Muitos pais se questionam se devem falar sobre o tema com os mais pequenos, e se sim, como o devem fazer. É verdade que, em última análise, é um assunto que é responsabilidade dos adultos. No entanto, é importante que não nos esqueçamos que um dia as crianças e adolescentes crescerão e que lidar com dinheiro será inevitavelmente necessário. Conversar sobre o tópico, principalmente na infância, não tem de ser feito de forma muito rígida, mas antes integrada no dia a dia de forma lúdica e adequada às brincadeiras e tarefas do quotidiano.

Para sabermos melhor sobre como integrar este tema, pode ser útil pensar sobre os estágios de desenvolvimento cognitivo de Piaget. Ao pensarmos sobre as tarefas e competências de cada fase, podemos melhor compreender o que faz ou não sentido fazer.

Estágio sensório-motor (0-2 anos)

Nesta fase, o bebé apreende o mundo através dos sentidos. No final deste estágio, está mais capacitado a fazer jogo de imitação e começa a ter crescente capacidade de ter um pensamento mais simbólico, o que levará eventualmente a brincadeiras faz-de-conta, na fase seguinte. É durante este período que começa a aprender a causa-efeito (ex. perceber que se aperta determinado boneco, ele faz um barulho). O aprendido nesta fase é, na verdade, base para tudo o que se seguirá, sendo que o bebé aprenderá vocabulário importante que o permite relacionar-se de forma efetiva e afetiva com o mundo, como saber como chamar os seus cuidadores e pessoas próximas, assim como dizer as suas comidas, brinquedos e animais prediletos.

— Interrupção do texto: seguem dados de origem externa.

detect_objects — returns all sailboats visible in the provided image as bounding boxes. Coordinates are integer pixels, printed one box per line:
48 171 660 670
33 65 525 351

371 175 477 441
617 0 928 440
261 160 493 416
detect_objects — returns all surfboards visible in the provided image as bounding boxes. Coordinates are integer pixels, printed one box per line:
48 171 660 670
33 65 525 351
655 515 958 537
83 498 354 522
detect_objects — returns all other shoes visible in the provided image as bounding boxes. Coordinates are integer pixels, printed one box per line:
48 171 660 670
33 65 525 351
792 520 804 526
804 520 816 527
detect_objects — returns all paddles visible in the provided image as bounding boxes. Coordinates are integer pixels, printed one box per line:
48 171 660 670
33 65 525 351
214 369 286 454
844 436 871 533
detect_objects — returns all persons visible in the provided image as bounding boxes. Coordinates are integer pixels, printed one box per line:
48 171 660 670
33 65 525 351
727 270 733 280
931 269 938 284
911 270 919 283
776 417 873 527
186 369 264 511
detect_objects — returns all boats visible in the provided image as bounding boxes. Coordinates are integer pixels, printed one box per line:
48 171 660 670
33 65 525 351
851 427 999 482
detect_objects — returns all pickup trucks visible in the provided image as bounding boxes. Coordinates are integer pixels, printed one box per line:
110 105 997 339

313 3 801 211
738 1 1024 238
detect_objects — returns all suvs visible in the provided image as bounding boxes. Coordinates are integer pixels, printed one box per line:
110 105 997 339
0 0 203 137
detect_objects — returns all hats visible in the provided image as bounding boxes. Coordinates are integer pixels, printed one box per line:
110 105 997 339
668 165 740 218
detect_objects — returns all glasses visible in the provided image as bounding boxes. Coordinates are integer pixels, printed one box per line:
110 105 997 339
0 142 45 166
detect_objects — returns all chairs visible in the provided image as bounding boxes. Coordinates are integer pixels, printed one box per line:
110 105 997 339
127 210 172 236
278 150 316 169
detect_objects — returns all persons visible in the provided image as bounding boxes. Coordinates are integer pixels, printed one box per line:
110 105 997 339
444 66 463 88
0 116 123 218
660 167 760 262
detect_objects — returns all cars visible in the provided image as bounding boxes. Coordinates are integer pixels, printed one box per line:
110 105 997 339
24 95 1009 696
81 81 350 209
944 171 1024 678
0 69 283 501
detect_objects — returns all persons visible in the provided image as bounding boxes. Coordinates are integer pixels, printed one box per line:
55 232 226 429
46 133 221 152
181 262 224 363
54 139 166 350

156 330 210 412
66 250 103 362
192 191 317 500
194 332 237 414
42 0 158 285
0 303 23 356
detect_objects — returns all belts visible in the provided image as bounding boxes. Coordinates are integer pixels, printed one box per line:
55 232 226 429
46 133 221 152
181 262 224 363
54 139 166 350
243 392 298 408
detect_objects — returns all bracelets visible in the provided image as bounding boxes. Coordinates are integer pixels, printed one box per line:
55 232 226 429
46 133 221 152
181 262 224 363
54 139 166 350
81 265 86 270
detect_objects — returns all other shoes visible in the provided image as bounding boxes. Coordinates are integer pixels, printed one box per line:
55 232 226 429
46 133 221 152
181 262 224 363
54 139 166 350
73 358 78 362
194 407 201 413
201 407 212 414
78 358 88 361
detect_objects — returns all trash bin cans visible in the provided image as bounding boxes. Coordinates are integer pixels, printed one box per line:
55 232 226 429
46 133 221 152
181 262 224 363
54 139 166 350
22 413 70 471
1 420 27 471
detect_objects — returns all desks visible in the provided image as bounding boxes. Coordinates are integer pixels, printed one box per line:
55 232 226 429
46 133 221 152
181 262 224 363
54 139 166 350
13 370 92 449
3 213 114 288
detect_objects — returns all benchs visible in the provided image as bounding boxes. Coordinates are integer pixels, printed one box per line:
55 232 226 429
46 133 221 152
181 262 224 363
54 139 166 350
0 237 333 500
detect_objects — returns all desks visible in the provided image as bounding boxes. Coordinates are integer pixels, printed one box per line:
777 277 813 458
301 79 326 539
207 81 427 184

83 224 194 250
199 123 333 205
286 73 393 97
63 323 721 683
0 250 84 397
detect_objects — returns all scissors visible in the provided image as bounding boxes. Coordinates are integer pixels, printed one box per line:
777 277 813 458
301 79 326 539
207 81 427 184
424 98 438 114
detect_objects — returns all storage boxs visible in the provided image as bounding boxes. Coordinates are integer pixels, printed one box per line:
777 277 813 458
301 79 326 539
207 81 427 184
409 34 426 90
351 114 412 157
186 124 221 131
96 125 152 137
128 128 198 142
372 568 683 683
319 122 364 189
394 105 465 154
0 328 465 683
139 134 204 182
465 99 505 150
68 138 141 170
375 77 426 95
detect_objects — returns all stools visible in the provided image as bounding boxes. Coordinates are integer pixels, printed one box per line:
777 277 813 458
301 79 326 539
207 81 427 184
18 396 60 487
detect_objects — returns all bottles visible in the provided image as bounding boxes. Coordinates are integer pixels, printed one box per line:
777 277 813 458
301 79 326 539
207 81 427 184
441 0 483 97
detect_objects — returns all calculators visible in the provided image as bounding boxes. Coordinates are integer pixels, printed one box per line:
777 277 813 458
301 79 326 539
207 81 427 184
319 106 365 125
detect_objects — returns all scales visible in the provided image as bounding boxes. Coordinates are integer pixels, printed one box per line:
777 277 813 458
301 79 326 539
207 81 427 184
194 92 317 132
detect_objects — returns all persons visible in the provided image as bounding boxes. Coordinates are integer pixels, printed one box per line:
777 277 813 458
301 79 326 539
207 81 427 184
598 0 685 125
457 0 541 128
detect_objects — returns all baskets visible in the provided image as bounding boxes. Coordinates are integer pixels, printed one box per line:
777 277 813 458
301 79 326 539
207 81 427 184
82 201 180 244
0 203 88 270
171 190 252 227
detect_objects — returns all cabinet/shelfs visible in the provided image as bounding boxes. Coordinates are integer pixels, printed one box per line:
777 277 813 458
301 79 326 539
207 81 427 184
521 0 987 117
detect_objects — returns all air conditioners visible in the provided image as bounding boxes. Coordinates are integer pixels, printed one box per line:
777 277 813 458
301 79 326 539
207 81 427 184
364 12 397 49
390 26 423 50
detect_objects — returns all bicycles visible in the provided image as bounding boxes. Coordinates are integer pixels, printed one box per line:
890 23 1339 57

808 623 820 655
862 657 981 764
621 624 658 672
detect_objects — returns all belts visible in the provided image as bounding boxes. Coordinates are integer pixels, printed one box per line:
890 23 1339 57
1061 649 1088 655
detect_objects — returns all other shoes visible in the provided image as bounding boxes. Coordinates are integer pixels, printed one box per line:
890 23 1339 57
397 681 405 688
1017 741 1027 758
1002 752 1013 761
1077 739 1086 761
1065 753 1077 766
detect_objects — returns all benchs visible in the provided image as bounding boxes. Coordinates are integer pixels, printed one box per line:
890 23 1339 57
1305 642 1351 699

Estágio pré-operatório (2-7 anos)

Nesta fase, há um aumento exponencial da capacidade de comunicar pela linguagem e o pensamento simbólico torna-se mais robusto, abrindo alas para a importante fase do faz-de-conta. O pensamento ainda é muito baseado na intuição e não na lógica. Não obstante, a criança vai sendo crescentemente mais capaz de contar, sendo que brincadeiras envolvendo números simples podem surgir. Com a brincadeira simbólica a ser parte central do mundo da criança, nesta fase podemos brincar aos restaurantes, cabeleireiros e lojas (não há limites para a imaginação!). É expectável que nestas brincadeiras as crianças imitem aquilo que veem nestes contextos. Apesar de ser importante relembrar que devemos deixar que a brincadeira seja guiada pela criança, surge muitas vezes a oportunidade de simular pagamentos, por exemplo. Podemos ir trocando pedras, dinheiro de brincar ou outros objetos pelos “serviços”, convidando gradualmente a fazer pequenas contas e fazendo comentários como “É muito barato este peixe, ainda dá para comprar uma fruta!” ou “Vou comprar primeiro a comida para o jantar e depois vejo se sobra para o corte de cabelo!” e fazendo a criança refletir sobre o dinheiro como uma troca, para que mais tarde comece a generalizar essas competências para o mundo real.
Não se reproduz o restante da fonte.